• [TASK PROMPT]:
When the line containing "Thanksgiving Pattern Worksheet" is found in the data below, copy it and each line after it through the line containing "麝香葡萄香味 5枚入 快速完成臉部", exactly and with no others.

• [INPUT FOR THIS TASK]:
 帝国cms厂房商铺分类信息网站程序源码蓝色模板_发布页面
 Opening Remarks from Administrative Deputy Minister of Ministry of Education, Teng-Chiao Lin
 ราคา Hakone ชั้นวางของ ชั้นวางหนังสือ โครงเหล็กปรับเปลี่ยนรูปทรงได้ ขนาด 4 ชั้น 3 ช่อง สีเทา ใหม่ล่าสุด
--
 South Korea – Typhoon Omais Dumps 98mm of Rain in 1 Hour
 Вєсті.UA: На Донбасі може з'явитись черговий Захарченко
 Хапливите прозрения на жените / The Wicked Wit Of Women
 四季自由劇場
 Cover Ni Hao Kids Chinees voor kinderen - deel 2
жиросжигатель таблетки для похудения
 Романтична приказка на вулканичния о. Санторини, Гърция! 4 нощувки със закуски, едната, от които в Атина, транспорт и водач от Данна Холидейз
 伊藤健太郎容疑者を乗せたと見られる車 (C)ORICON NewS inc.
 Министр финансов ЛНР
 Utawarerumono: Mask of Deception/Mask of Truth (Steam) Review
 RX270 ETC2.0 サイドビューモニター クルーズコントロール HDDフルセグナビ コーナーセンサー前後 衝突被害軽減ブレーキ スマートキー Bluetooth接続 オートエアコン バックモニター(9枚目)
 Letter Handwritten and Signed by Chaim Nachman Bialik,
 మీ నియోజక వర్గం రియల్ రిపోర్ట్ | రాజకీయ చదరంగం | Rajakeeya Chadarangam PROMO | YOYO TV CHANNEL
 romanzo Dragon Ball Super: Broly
---
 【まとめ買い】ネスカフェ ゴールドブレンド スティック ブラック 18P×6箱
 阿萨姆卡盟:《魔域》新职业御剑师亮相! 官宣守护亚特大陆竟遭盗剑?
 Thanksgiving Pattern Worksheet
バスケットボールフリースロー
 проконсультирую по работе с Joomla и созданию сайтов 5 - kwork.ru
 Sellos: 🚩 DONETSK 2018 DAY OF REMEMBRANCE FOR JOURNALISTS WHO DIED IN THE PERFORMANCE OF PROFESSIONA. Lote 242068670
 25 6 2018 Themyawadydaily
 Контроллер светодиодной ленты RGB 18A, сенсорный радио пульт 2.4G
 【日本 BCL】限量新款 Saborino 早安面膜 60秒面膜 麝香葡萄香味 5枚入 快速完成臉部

• [EXERCISE RESPONSE]:
 Thanksgiving Pattern Worksheet
バスケットボールフリースロー
 проконсультирую по работе с Joomla и созданию сайтов 5 - kwork.ru
 Sellos: 🚩 DONETSK 2018 DAY OF REMEMBRANCE FOR JOURNALISTS WHO DIED IN THE PERFORMANCE OF PROFESSIONA. Lote 242068670
 25 6 2018 Themyawadydaily
 Контроллер светодиодной ленты RGB 18A, сенсорный радио пульт 2.4G
 【日本 BCL】限量新款 Saborino 早安面膜 60秒面膜 麝香葡萄香味 5枚入 快速完成臉部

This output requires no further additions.